Il faut dire que les nouvelles générales n'étaient pas à la rigolade, alors pouvoir décompresser était bienvenu. En France plus de 10 000 morts, ça y est, dont environ 1500 pour aujourd'hui. Je commence à connaître, ne serait-ce que via les réseaux, vraiment de nombreuses personnes touchées au moins via leurs aînés. Mourir d'autre chose ces jours-ci, pour une personne très âgées est devenu si rare, que c'est précisé. 

Une mesure a été prise à Paris pour interdire le jogging entre 10h et 19h. Je ne sais trop qu'en penser. La plupart des coureurs à pied réguliers s'entraîne tôt le matin ou tard le soir après le boulot ou entre les midi avec quelques collègues. Il est à supposer que de toutes façons cette dernière catégorie s'est trouvée fort réduite. Les deux premières ne devraient pas être trop gênées par la mesure.

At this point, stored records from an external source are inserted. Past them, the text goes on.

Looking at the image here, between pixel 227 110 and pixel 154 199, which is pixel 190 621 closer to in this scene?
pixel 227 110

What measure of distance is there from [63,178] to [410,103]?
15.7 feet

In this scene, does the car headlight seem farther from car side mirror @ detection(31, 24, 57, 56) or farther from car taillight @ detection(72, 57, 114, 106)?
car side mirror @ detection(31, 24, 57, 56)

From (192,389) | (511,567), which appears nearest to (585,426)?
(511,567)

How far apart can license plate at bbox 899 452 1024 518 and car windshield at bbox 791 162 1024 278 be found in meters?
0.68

Cela dit s'il faut à la fois respecter ces horaires et la limite du kilomètre de rayon, très réduite pour un pratiquant aguerri, ça va finir par rendre le confinement difficile. 

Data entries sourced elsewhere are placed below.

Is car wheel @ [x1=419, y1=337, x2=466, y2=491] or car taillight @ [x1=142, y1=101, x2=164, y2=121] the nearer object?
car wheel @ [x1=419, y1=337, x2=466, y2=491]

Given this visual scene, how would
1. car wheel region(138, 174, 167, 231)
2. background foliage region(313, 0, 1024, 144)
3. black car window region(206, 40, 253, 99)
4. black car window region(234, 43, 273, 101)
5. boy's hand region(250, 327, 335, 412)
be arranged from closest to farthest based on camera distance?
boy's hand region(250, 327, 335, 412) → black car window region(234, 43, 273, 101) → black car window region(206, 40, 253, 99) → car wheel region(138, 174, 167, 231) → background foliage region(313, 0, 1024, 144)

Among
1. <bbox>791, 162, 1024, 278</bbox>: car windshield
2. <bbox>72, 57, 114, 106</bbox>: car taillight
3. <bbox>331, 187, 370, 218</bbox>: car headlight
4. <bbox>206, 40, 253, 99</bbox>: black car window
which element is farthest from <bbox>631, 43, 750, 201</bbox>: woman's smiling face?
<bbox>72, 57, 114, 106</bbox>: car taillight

J'ai été taguée pour un défi 10 mouvements 10 répétitions sur des gestes de gainages dynamiques. Le hic il faut se filmer et la mémoire du téléfonino est saturée. Des amies du club ont aussi démarré des sessions de gainages tous les jours à 13h30 ou 13h45. Je préfère m'en tenir au tryptique défi 30 - 20 - 10, course à pied du matin et séances de Tabata.
D'une façon générale j'ai l'impression que tout le monde s'agite beaucoup au lieu de profiter du confinement pour, du moins pour qui n'est pas astreint à du télétravail, enfin se poser un peu, et rester au calme.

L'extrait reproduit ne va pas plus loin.